JUNE 16, 2008

Another second Honda team?

There are stories doing the rounds in Europe that there might be a second Honda team again in F1 in 2009. This sounds rather unlikely given that Honda is still nursing the tips of its fingers, which were well heated by Super Aguri. Honda Racing F1 sources say the team knows nothing of another Honda team, and reports that American engineer Ken Anderson met with Honda's Ross Brawn and Nick Fry seem to be well wide of the mark.

However Anderson was in Montreal, although the visit seems to have been a reconnaissance mission rather than one for doing deals.

The fact that Honda F1 knows nothing of the idea is not necessarily a surprise. It is entirely possible that there have been dealings going on higher up in the company. There is a fair amount of logic in having one's engine in use by more than one team. It doubles the data available, which is useful, even with an engine freeze. And, of course, Toyota enjoys just such an arrangement with Williams. Ferrari too is gaining from having engine supply deals with Toro Rosso and Force India and Renault is doing the same with Red Bull.
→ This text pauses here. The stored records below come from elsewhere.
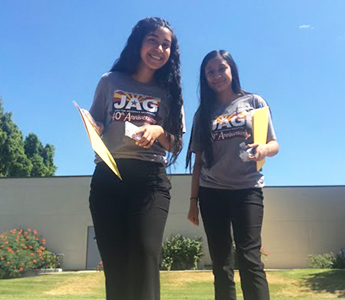 Two happy students wearing JAG t-shirts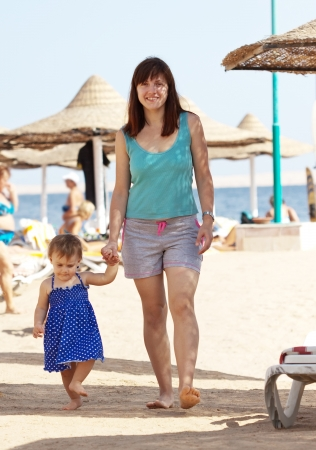 toddler walking: young mother with adorable toddler walking on beach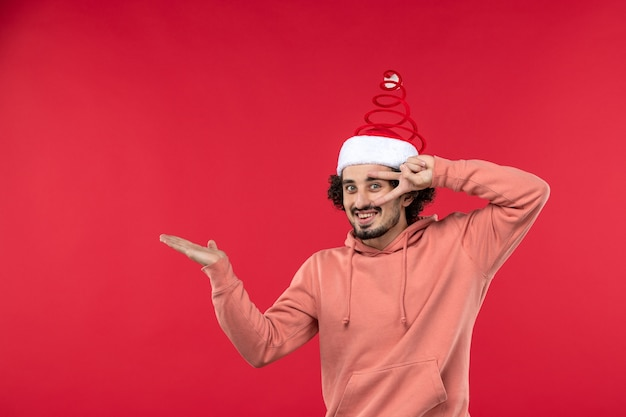 Vooraanzicht van de jonge man die lacht op de rode muur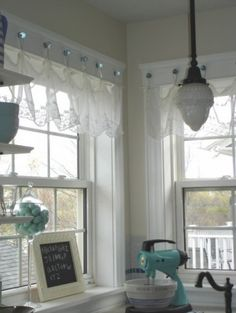 Such a charming way to hang up a valence on little glass knobs!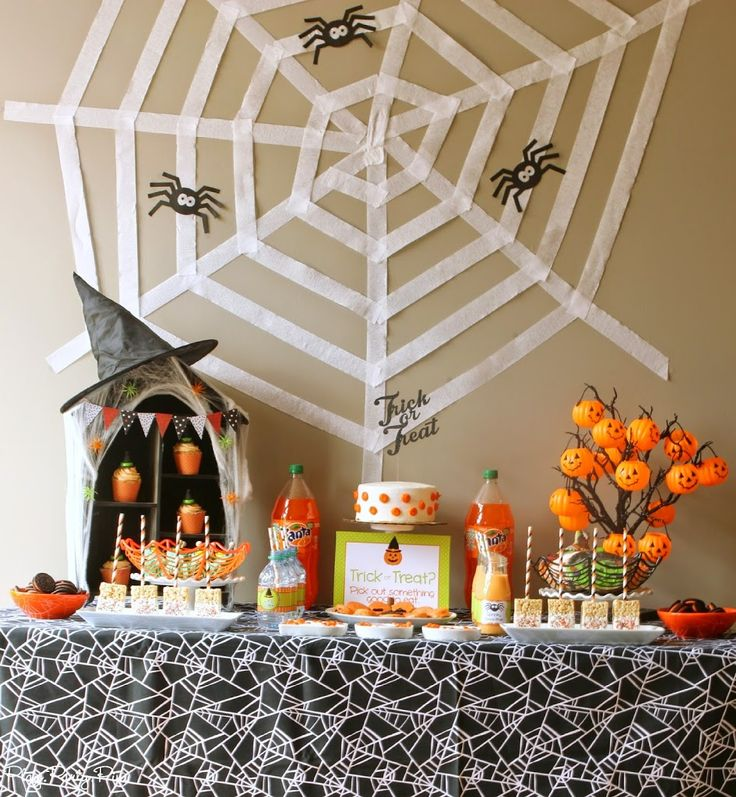 Amazing Halloween party ideas including a DIY spiderweb backdrop and fun party games!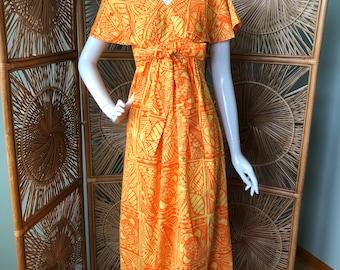 Absolutely adorable maxi dress / mu'u mu'u.  So bright-so fun!  Size small/Xsmall ( children's size )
There is a reason that McLaren was keen to have a secondary Mercedes-Benz team with Prodrive.

But is it possible to have a team up and running by next year, particularly one based in the United States?

The answer is probably yes. The design process for 2009 seems to be rather less complicated than has been the case in recent years given the ever-increasing restriction on what F1 designers are allowed to do. If there is a car designed within the next few months (and it is fair to assume that Honda owns the designs of the Super Aguri team, given the scale of the debt involved), all that is needed is a capacity to produce composite parts - and an ability to do windtunnel testing.

In Charlotte, North Carolina, there is plenty of potential for carbon composite work and access to some pretty impressive windtunnel technology.

Anderson started his career in shock absorber design. In 1984 he was hired by no less a figure than Roger Penske to work in CART and in the years that followed Penske shock absorbers were used in F1, while Anderson race engineered Rick Mears between 1985 and 1988. He was then headhunted by Ligier to be the French team's technical director. The resulting JS33 was a decent car and allowed Rene Arnoux to finish fifth in Canada. Anderson moved on to join the Onyx F1 team but after the team fell apart he went back to the United States and became technical director of Chip Ganassi Racing. He later set up Chip Ganassi Racing Ltd. in England, a company which later transformed itself into G Force Precision Engineering. Anderson worked in CART and IRL and in 1996 designed the first G Force IRL car, which won the Indianapolis 500 in the hands of Arie Luyendyk. In 2002 Anderson was recruited to head the Falcon company, which aimed to build a chassis to challenge the domination of Dallara in the IRL. That was not a success and in 2003 Anderson moved to NASCAR as technical director of Haas CNC Racing. Although team boss Gene Haas is currently in jail for tax evasion, his team continues and a couple of years ago, invested in Windshear Inc, which aimed to produce a 180-mph rolling-road windtunnel, the most advanced of its kind in the world. The windtunnel has technology that even F1 teams are interested in and Windshear recently announced that it had reached an agreement with an unnamed F1 team to use the tunnel. The programme is expected to begin this month. Several other F1 teams have expressed an interest in using the facility.

The entire idea of an American F1 team requires money but we hear that Anderson is confident that this can be found. Honda may decide that the team would be a good place to place Takuma Sato and the obvious thing for the second driver would be an American.

The idea makes sense from a karting point of view as Honda would love to be seen as the company that took F1 to America. Toyota is making waves in NASCAR and that leaves Honda with little to brag about. The company supplies the whole of the IRL field and runs cars in ALMS but this has little market penetration. An American F1 team might make a difference.

We remain to be convinced but the idea will work, but there is some logic to it and it should not be dismissed as a pipe dream - at least not yet.